In [1]:
# Dependencies and Setup
import matplotlib.pyplot as plt
import pandas as pd
import numpy as np
import requests
import time
from scipy.stats import linregress

# Impor the OpenWeatherMap API key
from api_keys import weather_api_key

# Import citipy to determine the cities based on latitude and longitude
from citipy import citipy

In [2]:
#Generate the Cities List by Using the citipy Library
# Empty list for holding the latitude and longitude combinations
lat_lngs = []

# Empty list for holding the cities names
cities = []

# Range of latitudes and longitudes
lat_range = (-90, 90)
lng_range = (-180, 180)

# Create a set of random lat and lng combinations
lats = np.random.uniform(lat_range[0], lat_range[1], size=1500)
lngs = np.random.uniform(lng_range[0], lng_range[1], size=1500)
lat_lngs = zip(lats, lngs)

# Identify nearest city for each lat, lng combination
for lat_lng in lat_lngs:
    city = citipy.nearest_city(lat_lng[0], lat_lng[1]).city_name
    
    # If the city is unique, then add it to a our cities list
    if city not in cities:
        cities.append(city)

# Print the city count to confirm sufficient count
print(f"Number of cities in the list: {len(cities)}")

Number of cities in the list: 648


In [3]:
# Set the API base URL
url = "http://api.openweathermap.org/data/2.5/weather?"
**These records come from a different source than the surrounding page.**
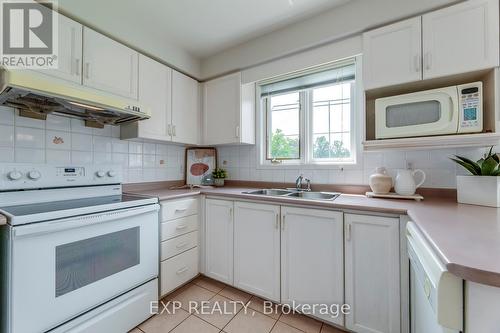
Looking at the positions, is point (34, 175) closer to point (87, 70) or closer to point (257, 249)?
point (87, 70)

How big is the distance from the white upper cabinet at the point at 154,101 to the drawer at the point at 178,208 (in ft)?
2.13

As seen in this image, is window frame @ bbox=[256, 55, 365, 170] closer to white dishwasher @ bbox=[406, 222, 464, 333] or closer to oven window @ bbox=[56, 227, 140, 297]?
white dishwasher @ bbox=[406, 222, 464, 333]

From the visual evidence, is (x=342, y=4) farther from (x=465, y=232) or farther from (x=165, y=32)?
(x=465, y=232)

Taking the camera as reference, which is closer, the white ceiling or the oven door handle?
the oven door handle

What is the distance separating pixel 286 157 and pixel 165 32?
1.73m

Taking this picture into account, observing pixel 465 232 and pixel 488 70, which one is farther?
pixel 488 70

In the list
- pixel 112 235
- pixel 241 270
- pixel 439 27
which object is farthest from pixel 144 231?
pixel 439 27

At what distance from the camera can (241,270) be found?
69.5 inches

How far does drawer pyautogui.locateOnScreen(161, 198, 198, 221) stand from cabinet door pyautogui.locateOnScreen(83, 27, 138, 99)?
99cm

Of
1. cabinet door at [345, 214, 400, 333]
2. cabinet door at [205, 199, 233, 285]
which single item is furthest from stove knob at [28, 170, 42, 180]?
cabinet door at [345, 214, 400, 333]

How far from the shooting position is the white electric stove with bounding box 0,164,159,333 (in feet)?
3.19

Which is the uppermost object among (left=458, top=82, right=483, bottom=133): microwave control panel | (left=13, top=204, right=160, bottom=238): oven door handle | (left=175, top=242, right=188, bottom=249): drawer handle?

# Define an empty list to fetch the weather data for each city
city_data = []

# Print to logger
print("Beginning Data Retrieval     ")
print("-----------------------------")

# Create counters
record_count = 1
set_count = 1

# Loop through all the cities in our list to fetch weather data
for i, city in enumerate(cities):
        
    # Group cities in sets of 50 for logging purposes
    if (i % 50 == 0 and i >= 50):
        set_count += 1
        record_count = 0

    # Create endpoint URL with each city
    units = "metric"
    city_url = f"{url}appid={weather_api_key}&units={units}&q="

    # Log the url, record, and set numbers
    print("Processing Record %s of Set %s | %s" % (record_count, set_count, city))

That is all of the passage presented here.